Friday 9 December 2011

The Pearl of Great Price

Well, today is the day that I head off to India to sit around in caves growing a beard and wearing an orange robe in a last ditch attempt to avoid gainful employment. I’ve done well so far, if I do say so myself; it’s not easy to stay “happy, joyous and free” in a country run by the Conservative party, and it’s getting harder by the minute. So it didn’t take a huge leap of imagination to work out that I’d have a much better quality of life as far away from this country as I could possibly get, halfway up a mountain somewhere, herding goats.

Actually, as most of you are probably aware, I’m not going to herd goats. Goats barely come into it. No, I am going to be taught self knowledge by an irritable old redneck from Montana called Jim, who just happens to be a traditional, dyed in the wool Vedanta teacher who took the original Sanskrit teachings of self-inquiry and stuck them in a book, called “How to Attain Enlightenment”. If you’re interested in reading it, it looks like this:


Jim looks like this:



When people have asked me what I’m going to India for, I’ve tried to be reserved in my response. I’ve tried not to use the word “spiritual” too much, because there’s really nothing spiritual about it; self-inquiry is an investigation into the nature of reality using the logic of your own experience, and that’s it. Not only that, but to me the very word conjures up hideous pictures of sanctimonious hippy types running around like neurotic idiots mindlessly chanting mantras, ringing bells, trying to raise the Kundalini and getting up everybody’s arse, and I wouldn’t wish that on anyone.

One guy said to me: “I hope you find yourself.” I thought this was an odd statement, as clearly, I am not lost. I am right here, where I always am.

A friend of mine said: “I hope you find what you’re looking for,” and again, it sounded odd, because I’m not really looking for anything.

Then this morning, when I woke up, it dawned on me. I’m not looking for anything because I’ve already found it. I have found what Jesus called “the pearl of great price”, and now I am off to collect it. And that’s it really. I’d like to close this blog post by saying that I’d better go and pack, but actually, I’ve got no stuff so there is nothing to pack. So I’ll just say so long, and lay off the Krokodil while I’m away. I’d hate to come back and find you all scaly.




"Again, the Kingdom of Heaven is like a treasure hidden in the field, which a man found, and hid. In his joy, he goes and sells all that he has, and buys that field."

"Again, the Kingdom of Heaven is like a man who is a merchant seeking fine pearls, who having found one pearl of great price, he went and sold all that he had, and bought it."

Sunday 4 December 2011

Because

It’s amazing how things change, isn’t it?

Six years ago I was drinking anything I could get, eating out of bins and smoking dog ends off the street. You might say I was “morally and spiritually bankrupt”, a phrase which is bandied about quite indiscriminately in my particular community, along with other such pithy and well-considered epigrams as: “there are only two things you need to know about God: 1) there is one and 2) you’re not him”.

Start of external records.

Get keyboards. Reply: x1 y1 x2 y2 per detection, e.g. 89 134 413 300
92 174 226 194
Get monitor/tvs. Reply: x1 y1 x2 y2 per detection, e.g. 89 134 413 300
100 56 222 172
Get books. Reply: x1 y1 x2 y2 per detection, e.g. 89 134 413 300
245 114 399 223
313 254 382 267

The second one particularly amuses me, because this is a nondual reality which means that 1) there is nothing other than “God”, so it necessarily follows that 2) I am him and so is everybody and everything else.


With this understanding in mind I am about to set sail for India; my destination: the holy mountain of Arunachala. Arunachala is the famous home of India’s most revered modern sage, Ramana Maharishi, who died in the 1950s. I’m going there to be taught the Vedanta – the ancient science of self-inquiry - which is the investigation into the nature of consciousness and the world’s original enlightenment teaching, of which Buddhism is an offshoot.

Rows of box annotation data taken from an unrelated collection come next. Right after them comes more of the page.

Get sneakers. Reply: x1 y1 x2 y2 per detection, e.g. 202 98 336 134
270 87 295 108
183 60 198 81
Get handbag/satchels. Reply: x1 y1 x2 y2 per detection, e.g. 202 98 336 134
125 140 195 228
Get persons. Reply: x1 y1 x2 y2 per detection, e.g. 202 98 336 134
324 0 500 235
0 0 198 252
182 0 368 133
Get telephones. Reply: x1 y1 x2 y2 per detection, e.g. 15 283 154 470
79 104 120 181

Of course, I’m very much looking forward to it, but what I’m getting at is this: this was not something I ever imagined I’d be doing when I had my head stuck in the wheelie bins round the back of Waitrose all those years ago.

In spite of the fact that I was a mostly destitute drunk, I still thought I was right, and I clung to my delusions of rightness tooth and nail. These were delusions that I had to surrender if I wanted to stay sober, and when I did let them go, my world got inexplicably lighter. So much so, in fact, that I made a decision to continue the process and to cast off every belief and opinion that I’ve ever had.

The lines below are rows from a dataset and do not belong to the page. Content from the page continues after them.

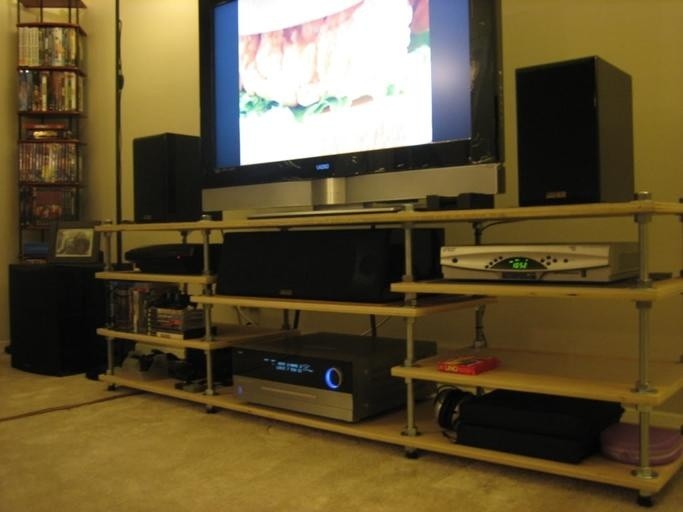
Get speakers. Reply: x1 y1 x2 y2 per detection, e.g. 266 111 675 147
133 132 204 224
516 55 635 207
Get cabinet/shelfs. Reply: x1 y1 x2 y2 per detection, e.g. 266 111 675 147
16 0 87 264
92 191 683 507
5 263 110 376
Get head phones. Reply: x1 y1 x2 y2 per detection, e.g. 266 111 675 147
433 384 476 431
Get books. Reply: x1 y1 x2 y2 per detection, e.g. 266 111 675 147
112 283 219 339
17 24 84 265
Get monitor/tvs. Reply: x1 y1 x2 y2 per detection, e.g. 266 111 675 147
198 0 506 219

It’s been illuminating. Most of the deep rooted and unquestioned beliefs that I had about life weren’t even mine in the first place. I had been indoctrinated by my parents and the society in which I grew up, who in turn had been indoctrinated by those who came before. They were doing it for my benefit, I know. But unfortunately, what passes for wisdom in the world is ignorant of the nature of reality, and if we take the world to be real we will suffer.

All of my beliefs are wrong, and need to be discarded. How do I know this? Because they appear in the mind, and I am not my mind.

I have no idea what will happen to me next. I’ll just follow my nature and leave the results to God. It’s the best way to live, I find. Which reminds me of another pithy statement that I heard an old boy say once, and which I like a lot:


“The answer to your question is: because.”